L’effetto perequativo, evidentemente, è ancor più esaltato dalle politiche che comprendono utilizzi sociali di parte dei proventi raccolti. Non stupisce allora se in altri paesi ciò avviene regolarmente. In molti casi una quota fissa dei proventi, stabilita dalla legge o decisa dalle associazioni degli aventi diritto, viene destinata a tale scopo. Per esempio, in Spagna, i proventi delle fotocopie finanziano un ampio programma di assicurazione sanitaria per gli autori, nonché varie iniziative di promozione della lettura, di sostegno del sistema delle biblioteche, e così via. Nel Nord Europa, poi, il sistema di gestione dei diritti sulle fotocopie, grazie alle cifre consistenti che si raccolgono, consente di mantenere in vita un’editoria indipendente anche in presenza di mercati che – per ragioni linguistiche – sono inevitabilmente ristretti.
In Italia, le associazioni di autori ed editori hanno deciso di chiedere alla Siae di non distribuire le somme inferiori ai 20 euro, considerato che il costo della distribuzione supera di fatto il beneficio che ciascun soggetto ne riceverebbe. L’insieme di tali somme, pari a 200.000 euro circa, potrà essere destinato a iniziative a favore degli autori (borse di studio, premi ecc.), nonché ad attività di promozione della lettura o a ricerche sul diritto d’autore.
Certo, se si continuerà a raccogliere solo un decimo di quanto in media avviene nel resto d’Europa anche gli effetti sul mercato saranno oltremodo limitati. E se non si inizierà a guardare con un’ottica diversa al problema, ciò sarà pressoché inevitabile.
Sotto questa luce forse anche i termini del dibattito sul diritto di prestito forse possono essere meglio compresi. La norma europea non nasce affatto dalla bizzarria di oscuri funzionari di Bruxelles. Ma dal principio per cui ogni eccezione al diritto d’autore deve essere ripagata da un compenso equo a favore dei titolari dello stesso diritto. In difesa della cultura alti lai si sono levati contro questa norma, provenienti da ogni parte politica, senza eccezioni, e culturale.

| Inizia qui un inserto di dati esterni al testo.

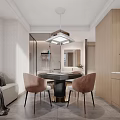 Modern Hotel Guest Room With Two Double Beds Large Windows Beige Curtains And Wall Paintings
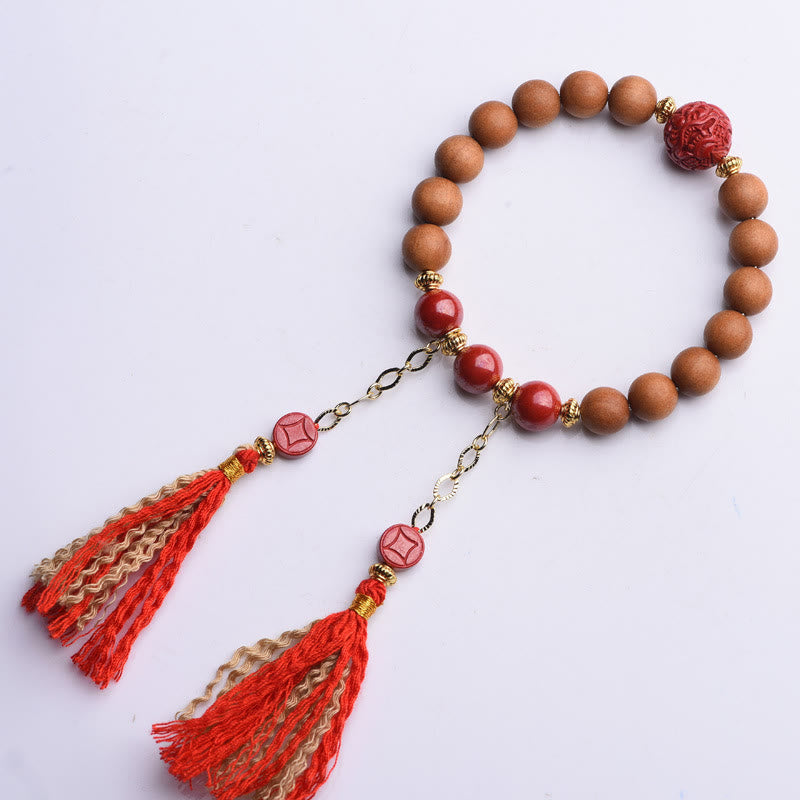 BWOOOH Tibetan Natural Peach Wood Cinnabar PiXiu Wealth Tassels Bracelet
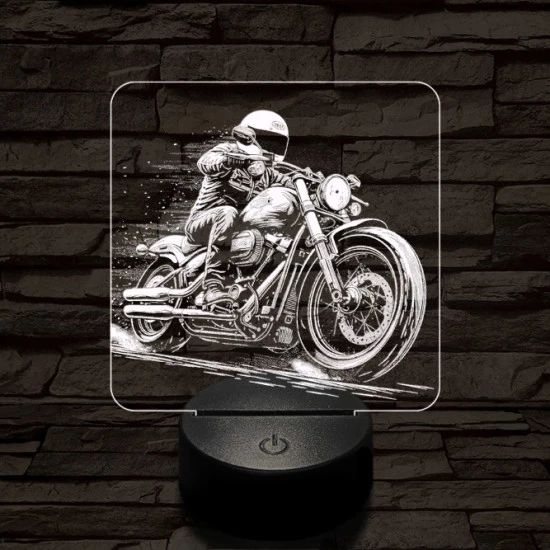 Chopper lazán 7 színű valósághű 3D led lámpa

Ma siamo proprio sicuri che la cultura si difenda riducendo le remunerazioni di chi la cultura produce? E in sede di elaborazione di una nuova norma sul diritto di prestito, che recepisca anche in Italia quanto previsto dalla direttiva comunitaria, non è il caso di puntare l’attenzione sugli effetti finali della norma, sulle modalità di attuazione, sulla distribuzione degli oneri e dei benefici, invece che limitarsi a gridare allo scandalo?